## Your task
Print, word for word, the line containing "Surfboard bench" and all lines beneath it to the end of the entries below. Pictures do not belong in the copy.

## Extracted entries
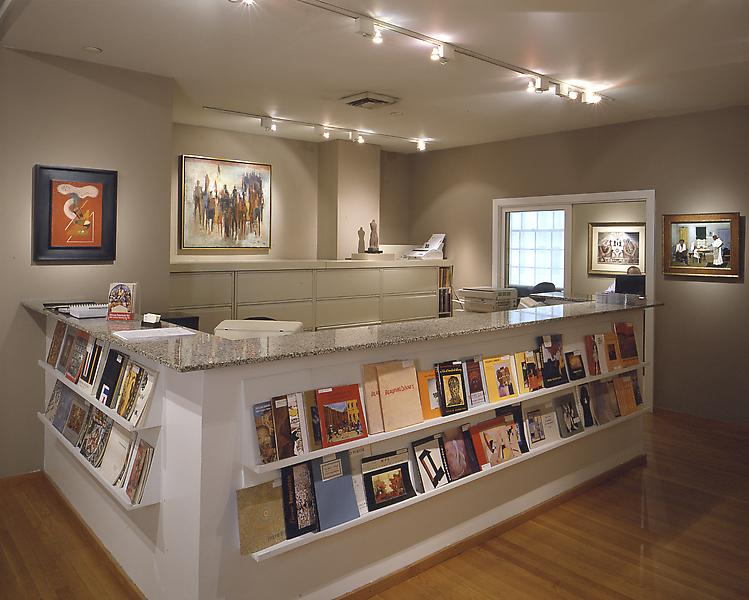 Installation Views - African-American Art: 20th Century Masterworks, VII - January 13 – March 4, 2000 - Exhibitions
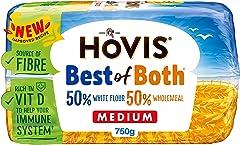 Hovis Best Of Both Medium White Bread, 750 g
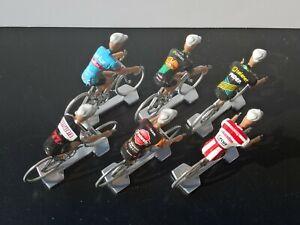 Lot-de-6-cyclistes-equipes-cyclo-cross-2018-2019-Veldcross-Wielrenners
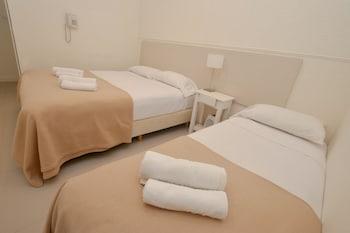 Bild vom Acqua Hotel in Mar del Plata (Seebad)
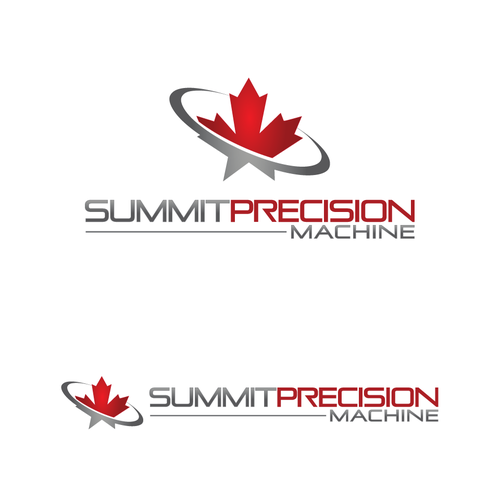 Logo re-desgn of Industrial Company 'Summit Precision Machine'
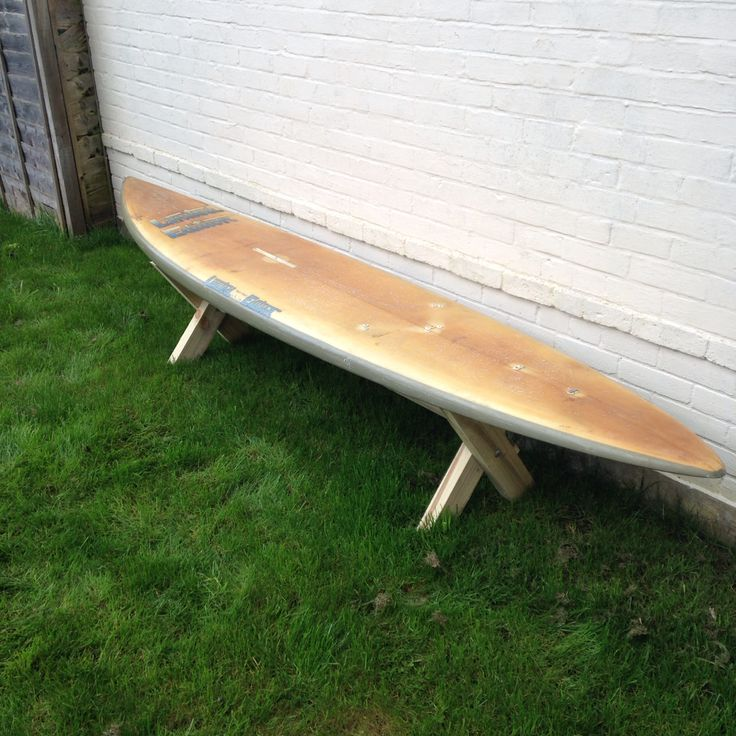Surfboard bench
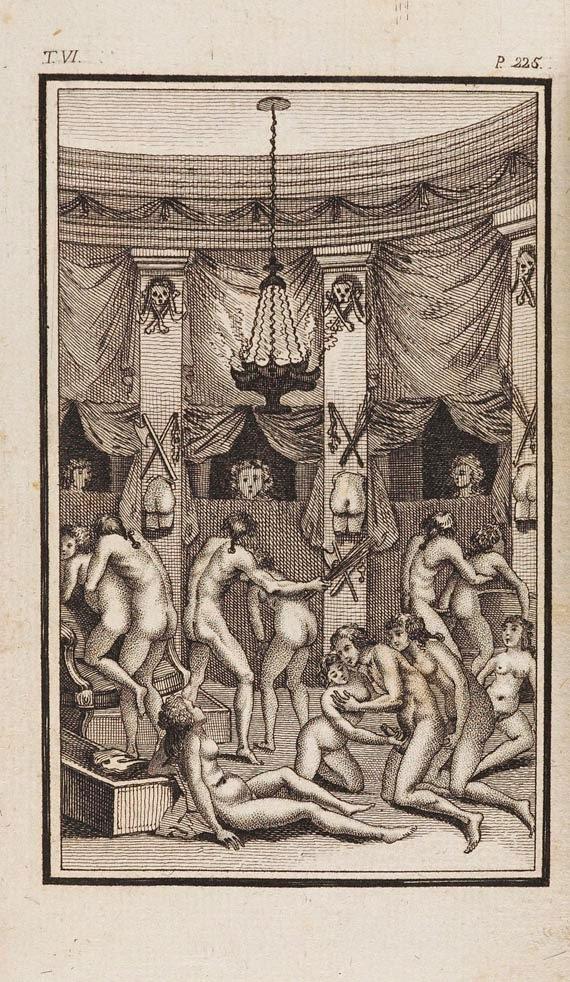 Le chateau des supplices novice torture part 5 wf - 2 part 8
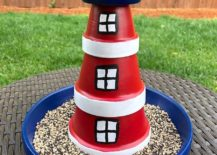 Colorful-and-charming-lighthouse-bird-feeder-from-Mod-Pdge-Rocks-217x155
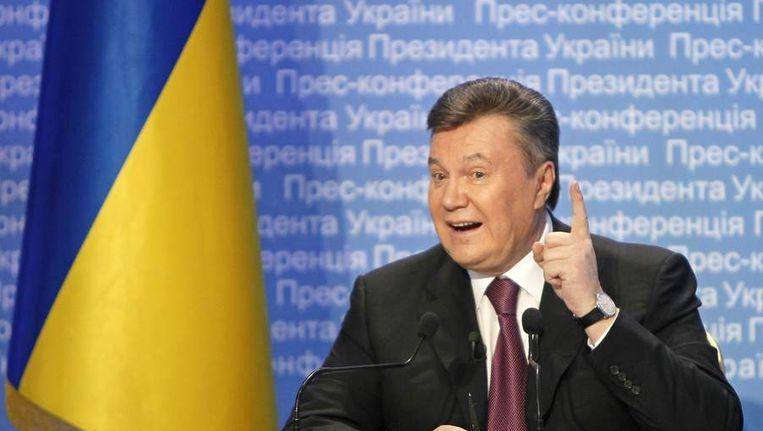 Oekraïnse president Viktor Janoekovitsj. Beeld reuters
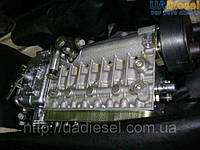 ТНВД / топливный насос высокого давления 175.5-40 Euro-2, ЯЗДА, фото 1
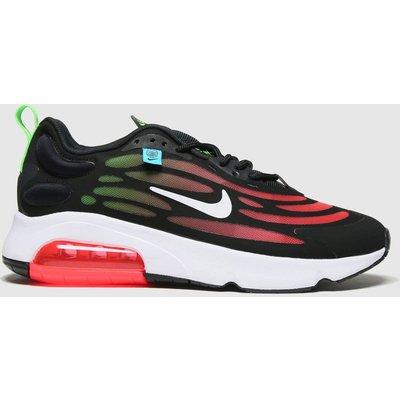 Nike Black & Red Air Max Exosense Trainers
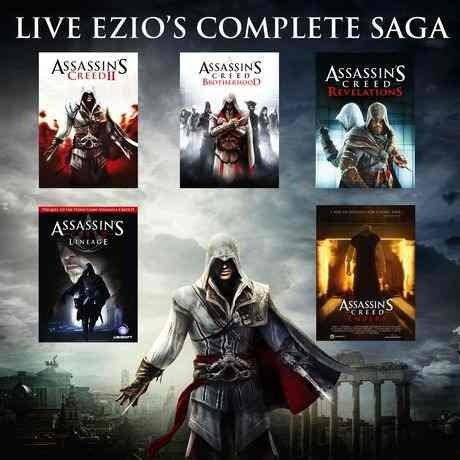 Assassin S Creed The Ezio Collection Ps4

## Answer for the task
Surfboard bench
 Le chateau des supplices novice torture part 5 wf - 2 part 8
 Colorful-and-charming-lighthouse-bird-feeder-from-Mod-Pdge-Rocks-217x155
 Oekraïnse president Viktor Janoekovitsj. Beeld reuters
 ТНВД / топливный насос высокого давления 175.5-40 Euro-2, ЯЗДА, фото 1
 Nike Black & Red Air Max Exosense Trainers
 Assassin S Creed The Ezio Collection Ps4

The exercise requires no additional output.